Jednak kilka dni wcześniej zapowiadano transmisję całej uroczystości. Rok wcześniej telewizja pokazywała całą paradę, choć w Moskwie nie było przywódcy Chin, a po placu Czerwonym nie maszerowała kompania honorowa chińskiej armii (jak obecnie).
Dzień po święcie centralna gazeta chińskiej armii „Ludowa armia - niezwyciężona" ostro skrytykowała internautów i blogerów, którzy dziwili się, dlaczego nie było transmisji. „Chińscy żołnierze nie powinni pokazywać się w towarzystwie oszustów" - napisała. Nie wiadomo jednak kogo dotyczyła ta uwaga: gospodarzy, jakichś delegacji zagranicznych obecnych na placu, czy może któregoś z zagranicznych oddziałów biorących udział w paradzie (poza rosyjskimi maszerowali tam żołnierze z kilku krajów).

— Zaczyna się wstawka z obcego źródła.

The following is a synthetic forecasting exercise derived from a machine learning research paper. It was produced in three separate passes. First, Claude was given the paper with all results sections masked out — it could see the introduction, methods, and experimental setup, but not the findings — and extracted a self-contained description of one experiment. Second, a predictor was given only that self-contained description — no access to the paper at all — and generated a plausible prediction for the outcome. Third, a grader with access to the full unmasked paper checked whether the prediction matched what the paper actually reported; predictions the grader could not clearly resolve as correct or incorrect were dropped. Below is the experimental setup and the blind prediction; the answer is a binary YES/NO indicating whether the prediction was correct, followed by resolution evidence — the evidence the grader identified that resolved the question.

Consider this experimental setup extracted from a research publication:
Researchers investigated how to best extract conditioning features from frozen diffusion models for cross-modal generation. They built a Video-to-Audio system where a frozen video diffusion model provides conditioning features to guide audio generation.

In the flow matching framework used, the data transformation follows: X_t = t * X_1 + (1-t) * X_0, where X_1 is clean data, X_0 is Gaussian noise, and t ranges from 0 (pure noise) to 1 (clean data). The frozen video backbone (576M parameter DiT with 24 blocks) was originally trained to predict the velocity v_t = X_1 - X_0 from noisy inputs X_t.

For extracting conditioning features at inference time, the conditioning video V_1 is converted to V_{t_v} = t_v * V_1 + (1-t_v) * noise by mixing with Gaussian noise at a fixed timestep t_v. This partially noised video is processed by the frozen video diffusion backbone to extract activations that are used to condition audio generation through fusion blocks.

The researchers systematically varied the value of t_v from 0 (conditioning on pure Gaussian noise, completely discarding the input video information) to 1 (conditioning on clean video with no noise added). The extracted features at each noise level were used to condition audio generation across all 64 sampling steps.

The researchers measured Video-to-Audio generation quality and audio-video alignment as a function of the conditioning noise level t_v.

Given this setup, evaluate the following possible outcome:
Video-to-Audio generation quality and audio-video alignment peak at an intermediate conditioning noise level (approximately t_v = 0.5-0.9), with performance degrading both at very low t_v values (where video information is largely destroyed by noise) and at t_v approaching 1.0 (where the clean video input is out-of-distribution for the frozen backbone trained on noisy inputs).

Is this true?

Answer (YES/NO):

Artykuł zniknął z internetowego wydania gazety po kilku dniach.
Równocześnie jednak w innych chińskich gazetach (np. „Global Times") pojawiły się niepochlebne wzmianki o Rosji i jej przywódcy, co - zdaniem ekspertów - świadczy o niechętnym stosunku do Moskwy przynajmniej części chińskiej elity politycznej – głównie wojskowej.